Experimental stage to become National Theatre’s newest venue in 2010
If you have ever seen the Czech National Theatre then surely you have noticed the modernistic glass cube lodged between it and an 18th century convent. That is the Nová Scéna, the seat of the well known Laterna Magika, or Magic Lantern, experimental theatre. Long one of Prague’s top attractions, Laterna Magika’s popularity has diminished over the years, and as of 2010 the building and the its programme management will be transferred to the National Theatre, which is quite literally giving it a new lease on life.
With its eclectic mix of black light theatre, film and dance, the Laterna Magika theatre is indeed one of Prague’s great artistic novelties and it has been a transformational force in Czech theatre since the 1960s. But as Barbora Čermáková of the National Theatre explains, novelty wanes.
“The structure of the tourists who started coming to Prague after the Velvet Revolution started changing in the mid-90s and it has been changing until now. Basically, the tourists – foreigners - were the most important theatre-goers and the majority of them were coming to see black light theatre. But there has been a major decline in the number of tourists who are interested in black light theatre, so that’s the main reason why Laterna Magika is not going to exist anymore as an independent organisation and it’s not going to be the only artistic programme on the New Scene and the building will host other shows as well”.
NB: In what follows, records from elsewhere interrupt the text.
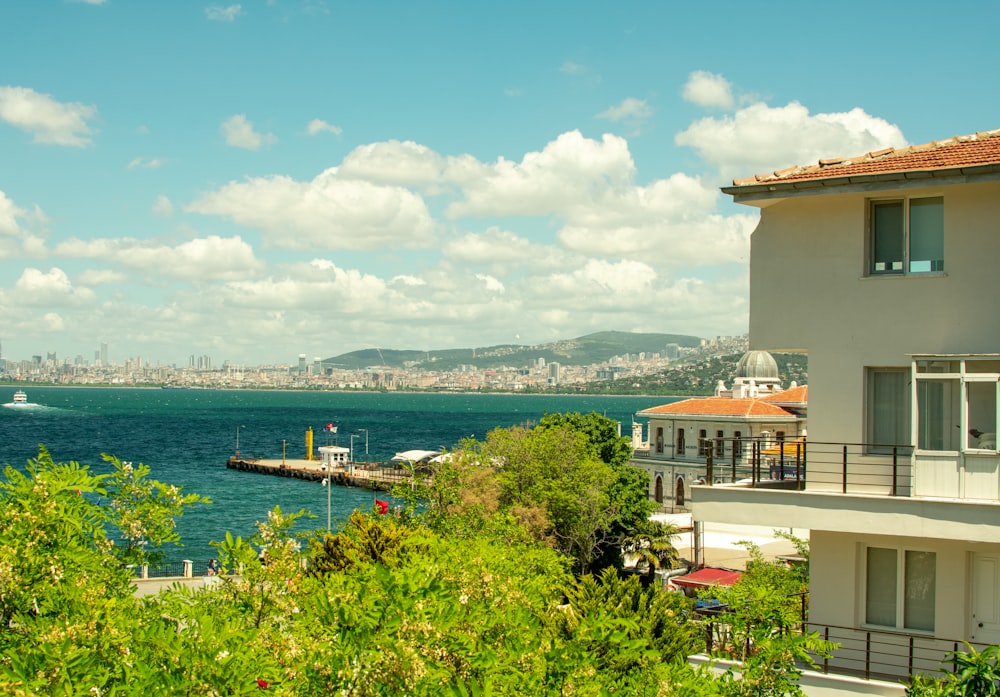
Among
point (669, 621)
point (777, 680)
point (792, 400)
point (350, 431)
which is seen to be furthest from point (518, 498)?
point (350, 431)

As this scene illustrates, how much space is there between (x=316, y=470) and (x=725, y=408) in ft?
167

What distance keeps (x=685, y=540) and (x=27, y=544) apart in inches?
1894

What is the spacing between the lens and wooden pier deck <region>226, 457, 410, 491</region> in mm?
101125

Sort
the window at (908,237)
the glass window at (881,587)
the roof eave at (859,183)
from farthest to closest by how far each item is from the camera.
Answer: the glass window at (881,587), the window at (908,237), the roof eave at (859,183)

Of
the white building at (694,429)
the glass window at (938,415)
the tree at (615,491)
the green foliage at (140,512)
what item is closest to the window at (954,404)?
the glass window at (938,415)

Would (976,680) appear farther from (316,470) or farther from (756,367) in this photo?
(316,470)

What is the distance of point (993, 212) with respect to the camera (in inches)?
515

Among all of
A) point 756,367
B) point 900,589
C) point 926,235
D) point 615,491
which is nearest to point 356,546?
point 900,589

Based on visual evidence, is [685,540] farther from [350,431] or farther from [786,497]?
[350,431]

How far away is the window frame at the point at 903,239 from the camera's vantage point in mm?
13406

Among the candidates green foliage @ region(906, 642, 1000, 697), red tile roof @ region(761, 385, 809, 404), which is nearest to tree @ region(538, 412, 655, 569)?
red tile roof @ region(761, 385, 809, 404)

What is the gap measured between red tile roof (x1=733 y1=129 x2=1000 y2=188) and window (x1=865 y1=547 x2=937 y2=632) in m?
5.15

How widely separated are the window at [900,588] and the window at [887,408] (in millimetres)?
1439

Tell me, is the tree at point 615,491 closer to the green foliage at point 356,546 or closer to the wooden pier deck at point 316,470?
the green foliage at point 356,546
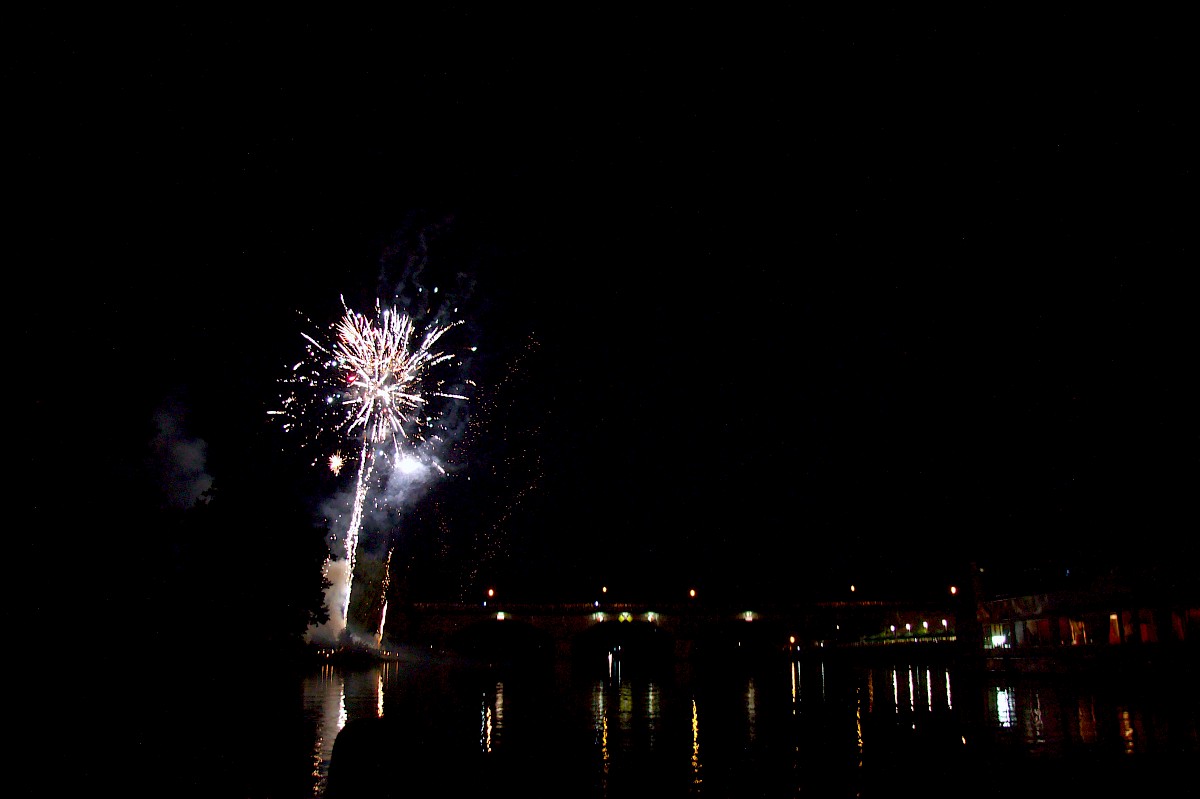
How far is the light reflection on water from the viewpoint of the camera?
14.1 metres

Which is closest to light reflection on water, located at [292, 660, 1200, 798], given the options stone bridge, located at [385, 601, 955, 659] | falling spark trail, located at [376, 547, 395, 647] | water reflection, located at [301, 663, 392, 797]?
water reflection, located at [301, 663, 392, 797]

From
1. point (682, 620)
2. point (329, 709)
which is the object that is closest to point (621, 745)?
point (329, 709)

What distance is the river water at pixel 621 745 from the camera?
12680 millimetres

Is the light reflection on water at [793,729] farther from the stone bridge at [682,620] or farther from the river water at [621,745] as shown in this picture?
the stone bridge at [682,620]

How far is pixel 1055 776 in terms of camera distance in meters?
13.0

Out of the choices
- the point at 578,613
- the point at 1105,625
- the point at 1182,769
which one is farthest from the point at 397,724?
the point at 578,613

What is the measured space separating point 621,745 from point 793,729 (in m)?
4.64

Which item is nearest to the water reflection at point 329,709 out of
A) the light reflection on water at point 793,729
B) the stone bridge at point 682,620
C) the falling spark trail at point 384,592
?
the light reflection on water at point 793,729

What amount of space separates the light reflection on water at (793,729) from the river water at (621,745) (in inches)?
2.5

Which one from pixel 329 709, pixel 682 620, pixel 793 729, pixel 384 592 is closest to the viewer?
pixel 793 729

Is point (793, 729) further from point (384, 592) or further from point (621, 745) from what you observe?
point (384, 592)

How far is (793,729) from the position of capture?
20031mm

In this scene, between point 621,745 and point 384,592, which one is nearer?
point 621,745

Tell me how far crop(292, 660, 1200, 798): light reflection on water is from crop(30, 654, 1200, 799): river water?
6 cm
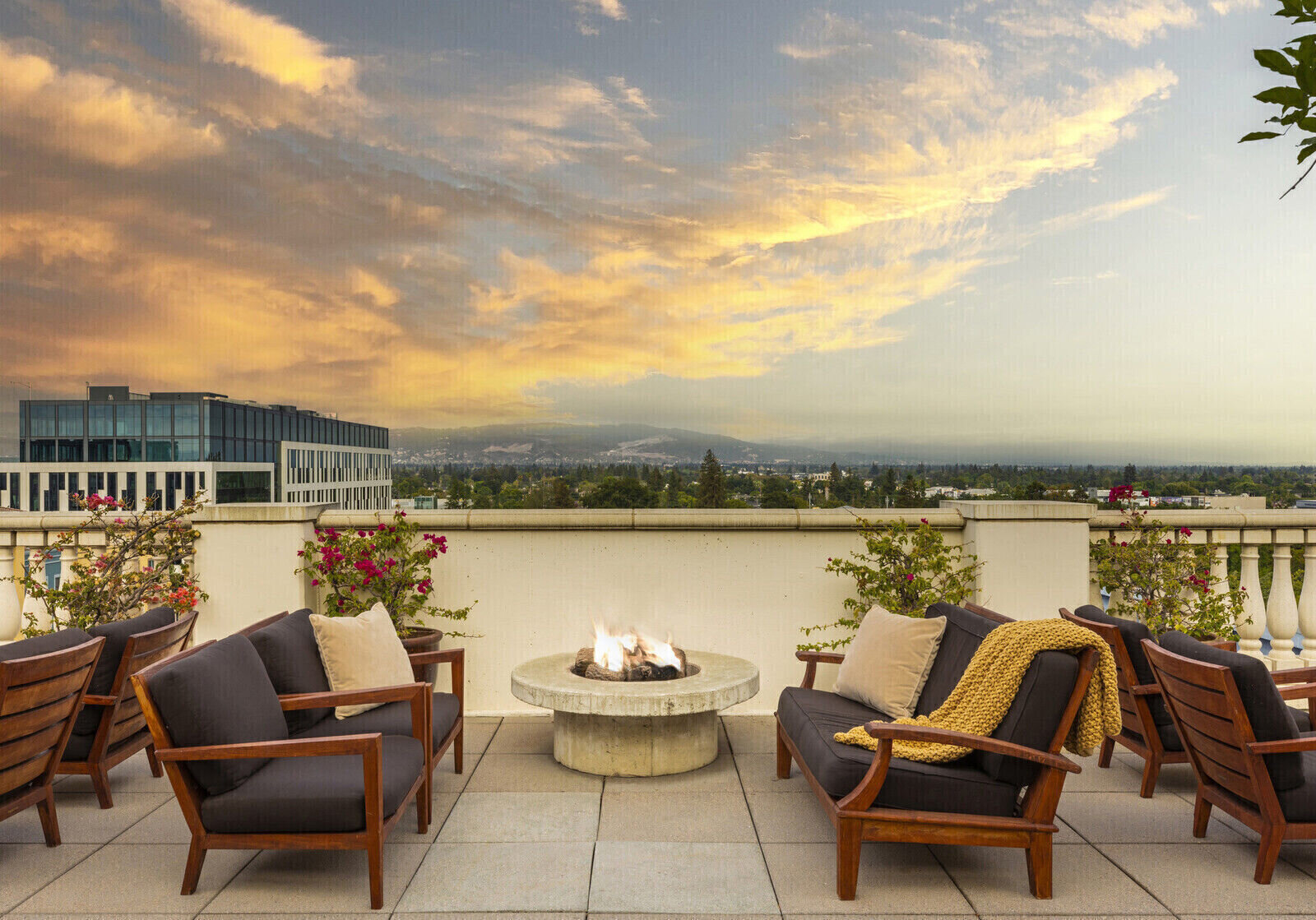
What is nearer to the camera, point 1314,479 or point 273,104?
point 1314,479

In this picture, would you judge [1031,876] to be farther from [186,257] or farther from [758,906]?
[186,257]

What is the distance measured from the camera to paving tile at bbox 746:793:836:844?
318cm

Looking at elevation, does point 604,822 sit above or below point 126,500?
below

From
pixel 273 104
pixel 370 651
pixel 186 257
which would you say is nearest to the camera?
pixel 370 651

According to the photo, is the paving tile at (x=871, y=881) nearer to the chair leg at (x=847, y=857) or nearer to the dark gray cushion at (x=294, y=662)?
the chair leg at (x=847, y=857)

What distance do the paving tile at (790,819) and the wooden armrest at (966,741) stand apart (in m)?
0.79

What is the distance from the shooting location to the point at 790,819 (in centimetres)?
336

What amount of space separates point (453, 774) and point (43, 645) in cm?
188

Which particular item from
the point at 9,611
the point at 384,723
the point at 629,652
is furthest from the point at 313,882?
the point at 9,611

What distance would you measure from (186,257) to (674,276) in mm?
10376

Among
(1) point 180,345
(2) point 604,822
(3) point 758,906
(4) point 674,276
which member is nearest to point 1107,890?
(3) point 758,906

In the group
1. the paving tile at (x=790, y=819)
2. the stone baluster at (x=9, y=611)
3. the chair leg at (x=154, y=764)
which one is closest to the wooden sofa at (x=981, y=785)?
the paving tile at (x=790, y=819)

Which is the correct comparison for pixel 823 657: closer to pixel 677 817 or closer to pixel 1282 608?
pixel 677 817

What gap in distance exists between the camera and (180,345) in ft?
70.1
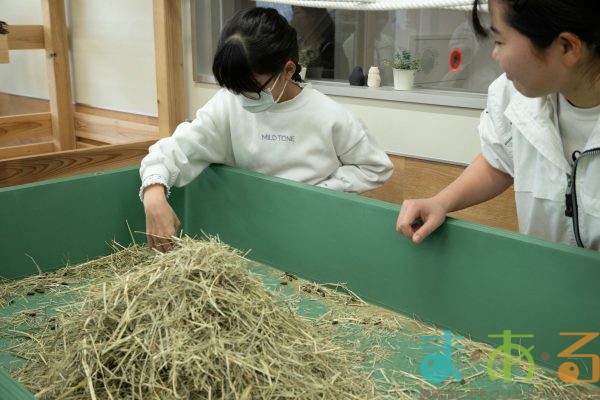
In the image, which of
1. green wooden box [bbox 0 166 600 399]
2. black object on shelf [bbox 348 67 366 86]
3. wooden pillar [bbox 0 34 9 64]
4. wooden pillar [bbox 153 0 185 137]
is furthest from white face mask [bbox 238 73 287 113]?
wooden pillar [bbox 0 34 9 64]

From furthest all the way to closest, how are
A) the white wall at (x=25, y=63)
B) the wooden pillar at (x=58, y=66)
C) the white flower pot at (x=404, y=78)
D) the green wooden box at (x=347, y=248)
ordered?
the white wall at (x=25, y=63)
the wooden pillar at (x=58, y=66)
the white flower pot at (x=404, y=78)
the green wooden box at (x=347, y=248)

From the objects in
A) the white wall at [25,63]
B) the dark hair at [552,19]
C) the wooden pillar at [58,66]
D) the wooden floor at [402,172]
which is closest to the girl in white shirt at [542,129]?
the dark hair at [552,19]

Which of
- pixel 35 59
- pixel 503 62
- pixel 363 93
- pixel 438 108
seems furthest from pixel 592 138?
pixel 35 59

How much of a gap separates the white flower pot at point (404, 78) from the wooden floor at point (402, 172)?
255 mm

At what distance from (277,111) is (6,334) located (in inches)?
32.4

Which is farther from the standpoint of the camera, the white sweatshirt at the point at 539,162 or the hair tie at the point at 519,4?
the white sweatshirt at the point at 539,162

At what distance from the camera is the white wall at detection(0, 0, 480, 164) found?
6.77 feet

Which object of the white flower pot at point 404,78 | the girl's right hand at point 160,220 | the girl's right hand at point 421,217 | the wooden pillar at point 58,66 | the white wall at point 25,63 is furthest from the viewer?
the white wall at point 25,63

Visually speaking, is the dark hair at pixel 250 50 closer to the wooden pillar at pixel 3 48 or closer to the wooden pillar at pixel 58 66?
the wooden pillar at pixel 3 48

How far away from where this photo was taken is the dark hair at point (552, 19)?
0.86 meters

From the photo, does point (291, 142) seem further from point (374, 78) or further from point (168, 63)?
point (168, 63)

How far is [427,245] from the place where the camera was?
4.04 feet

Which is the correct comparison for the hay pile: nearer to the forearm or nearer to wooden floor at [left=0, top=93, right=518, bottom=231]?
the forearm

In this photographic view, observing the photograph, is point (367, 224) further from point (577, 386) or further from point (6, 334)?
point (6, 334)
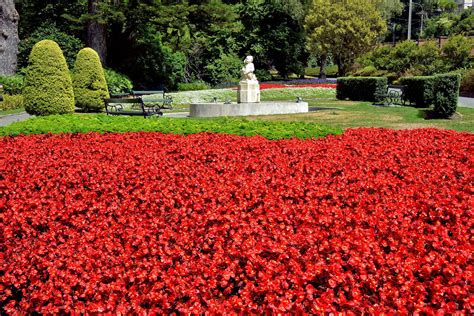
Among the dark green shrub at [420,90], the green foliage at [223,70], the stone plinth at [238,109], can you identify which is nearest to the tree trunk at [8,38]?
the green foliage at [223,70]

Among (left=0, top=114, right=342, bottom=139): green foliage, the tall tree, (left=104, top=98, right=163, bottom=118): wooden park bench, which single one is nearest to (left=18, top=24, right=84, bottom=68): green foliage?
(left=104, top=98, right=163, bottom=118): wooden park bench

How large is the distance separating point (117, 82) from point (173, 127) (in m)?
21.8

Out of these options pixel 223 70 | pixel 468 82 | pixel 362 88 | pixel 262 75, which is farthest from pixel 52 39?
pixel 468 82

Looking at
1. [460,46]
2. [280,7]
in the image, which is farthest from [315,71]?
[460,46]

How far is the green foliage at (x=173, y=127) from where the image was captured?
30.1ft

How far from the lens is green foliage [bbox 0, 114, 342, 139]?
9.19 m

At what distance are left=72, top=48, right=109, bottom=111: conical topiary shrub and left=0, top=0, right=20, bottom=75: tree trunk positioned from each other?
9.71 m

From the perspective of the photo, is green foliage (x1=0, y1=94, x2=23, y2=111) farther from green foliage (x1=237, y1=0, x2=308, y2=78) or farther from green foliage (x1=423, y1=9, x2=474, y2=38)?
green foliage (x1=423, y1=9, x2=474, y2=38)

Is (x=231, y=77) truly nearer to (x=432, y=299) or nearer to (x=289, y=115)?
(x=289, y=115)

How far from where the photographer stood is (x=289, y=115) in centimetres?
1866

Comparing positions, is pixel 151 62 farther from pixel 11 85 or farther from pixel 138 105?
pixel 138 105

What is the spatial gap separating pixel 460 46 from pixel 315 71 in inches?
1264

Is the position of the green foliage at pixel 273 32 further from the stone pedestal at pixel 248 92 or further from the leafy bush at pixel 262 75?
the stone pedestal at pixel 248 92

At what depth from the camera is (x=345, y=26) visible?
43406 millimetres
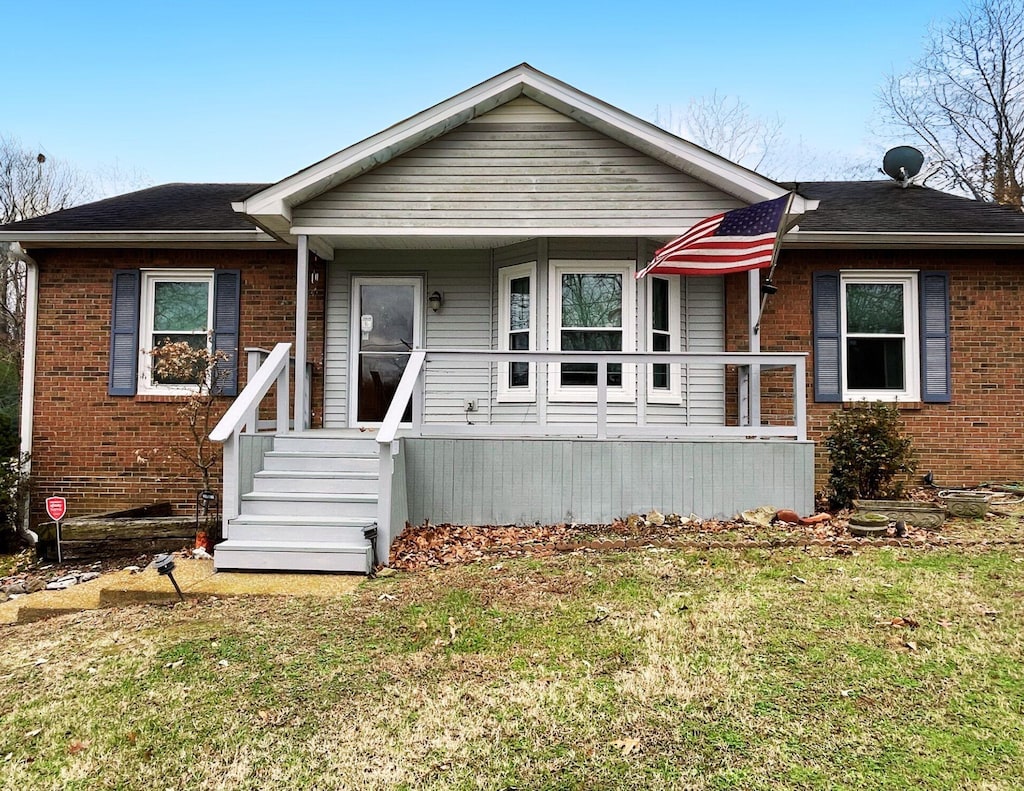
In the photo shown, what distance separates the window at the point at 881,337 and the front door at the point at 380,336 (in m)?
5.21

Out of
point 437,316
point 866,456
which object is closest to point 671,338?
point 866,456

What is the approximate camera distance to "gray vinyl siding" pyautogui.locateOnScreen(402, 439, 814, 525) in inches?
261

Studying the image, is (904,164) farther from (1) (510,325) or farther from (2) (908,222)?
(1) (510,325)

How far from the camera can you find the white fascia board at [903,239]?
7.90 meters

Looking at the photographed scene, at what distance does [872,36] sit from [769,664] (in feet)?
71.8

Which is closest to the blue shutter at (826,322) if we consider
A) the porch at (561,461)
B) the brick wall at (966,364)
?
the brick wall at (966,364)

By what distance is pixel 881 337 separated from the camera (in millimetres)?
8430

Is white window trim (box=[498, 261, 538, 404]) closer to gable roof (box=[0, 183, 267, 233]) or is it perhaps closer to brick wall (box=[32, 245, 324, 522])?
brick wall (box=[32, 245, 324, 522])

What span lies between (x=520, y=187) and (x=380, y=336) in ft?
8.85

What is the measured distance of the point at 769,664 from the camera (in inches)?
133

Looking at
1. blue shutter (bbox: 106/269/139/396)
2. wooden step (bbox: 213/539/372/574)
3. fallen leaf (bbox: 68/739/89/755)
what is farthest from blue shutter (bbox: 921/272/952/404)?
blue shutter (bbox: 106/269/139/396)

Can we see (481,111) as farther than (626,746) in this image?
Yes

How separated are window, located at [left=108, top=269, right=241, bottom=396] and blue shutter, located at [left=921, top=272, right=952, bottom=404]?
8.74 m

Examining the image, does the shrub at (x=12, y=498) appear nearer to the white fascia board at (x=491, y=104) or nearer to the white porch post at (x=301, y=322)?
the white porch post at (x=301, y=322)
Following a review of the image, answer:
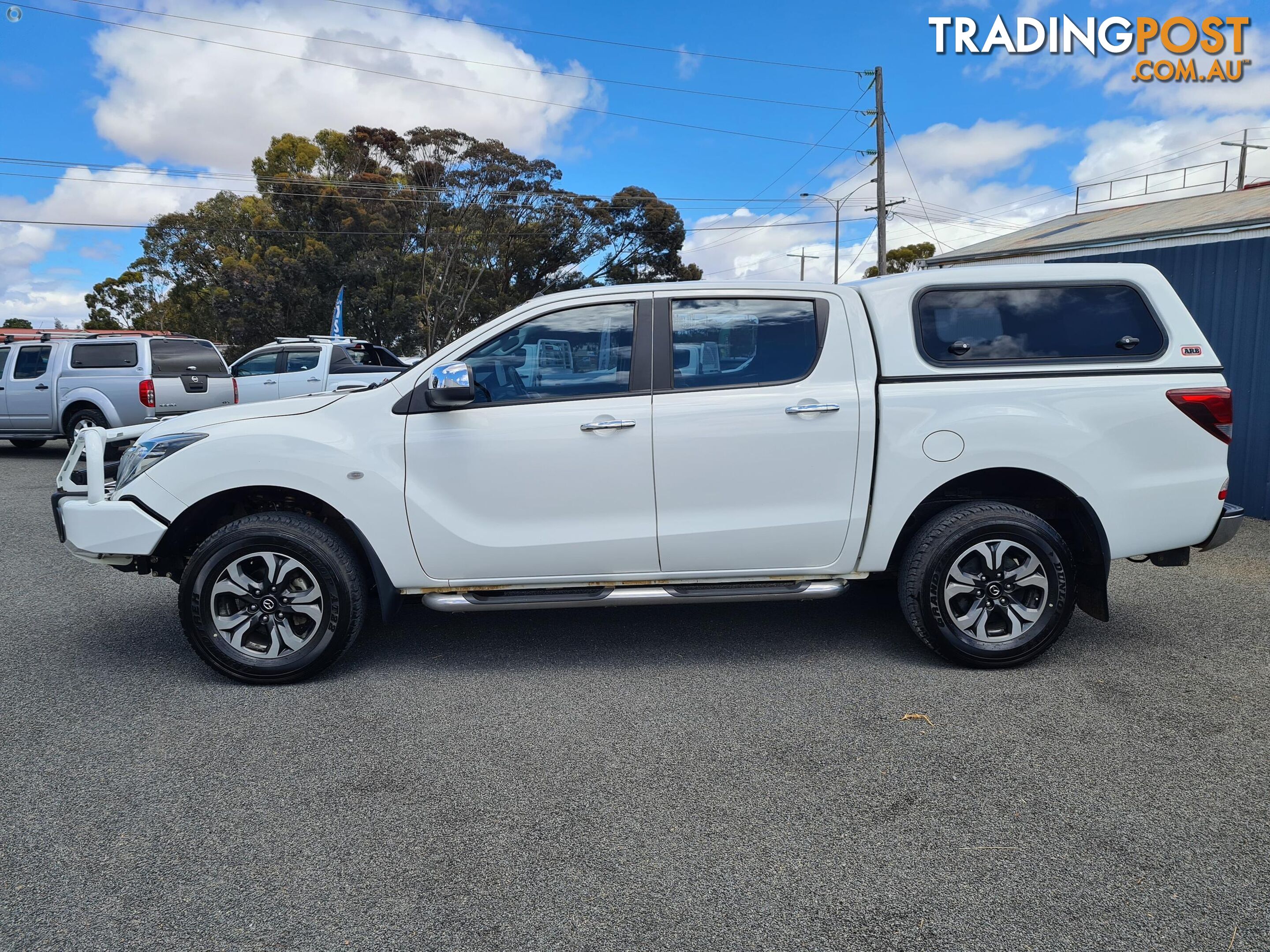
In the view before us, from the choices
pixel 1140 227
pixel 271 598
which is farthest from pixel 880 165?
pixel 271 598

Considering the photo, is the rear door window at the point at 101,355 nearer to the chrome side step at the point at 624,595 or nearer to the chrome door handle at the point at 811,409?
the chrome side step at the point at 624,595

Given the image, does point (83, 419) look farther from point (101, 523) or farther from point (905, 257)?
point (905, 257)

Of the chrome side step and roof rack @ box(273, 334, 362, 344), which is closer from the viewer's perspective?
the chrome side step

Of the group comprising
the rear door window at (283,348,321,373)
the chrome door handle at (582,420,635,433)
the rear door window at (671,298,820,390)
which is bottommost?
the chrome door handle at (582,420,635,433)

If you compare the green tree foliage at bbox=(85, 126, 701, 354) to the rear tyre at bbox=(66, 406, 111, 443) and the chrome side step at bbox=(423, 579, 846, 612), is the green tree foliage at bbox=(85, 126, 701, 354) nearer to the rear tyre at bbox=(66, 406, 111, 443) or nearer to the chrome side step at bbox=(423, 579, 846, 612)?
the rear tyre at bbox=(66, 406, 111, 443)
Laterna Magika will continue its 50-year tradition of silent, experimental theatre, but under the management of the National Theatre. The same goes for the Nová Scéna, or “New Scene” building itself, which will become the theatre’s fourth, multi-genre stage; open to everything from classical theatre to dance, a circus, and alternative forms of musical and artistic performance. Moreover, events will not be limited to the stage but will use the surrounding spaces and environs for children’s activities, street theatre, and concerts. The building will host a cafe from the spring, and there will be space for lectures, screenings and exhibits – in short, a reinvented centre for alternative art for the 2010s, just as it was when built in the early 1980s.
Somewhat surprisingly, for all the changes the New Scene building is going to see, the National Theatre is resolute that its facade – hideous to some, bold to others, in any case impossible to overlook – is staying put.“All of the people who work for the National Theatre agree that the building is very controversial but on the other hand we think that the building as such can still be perceived as an artistic object and should definitively not be changed. It’s a product of its own time, and it was controversial at that time, it’s the work of a controversial architect, Karel Prager. But we think this controversy should be respected and elaborated on, we are definitely not planning to change the façade or any other important part of the building. However we are trying to plan how to work with the space around the building and the building itself, its urbanisic role and everything. We are trying to think how to work on developing the urbanistic function of the building, but we are definitely not planning to rebuild it or change its controversial element”.
Alongside a performance by Argentine-German dancer Constanza Macras, the art of Karel Prager himself, the architect who designed the building, will in fact be the theme of one of the headline performances in the first month of the “new” New Scene, in a multilayered performance called, of all things, Spam.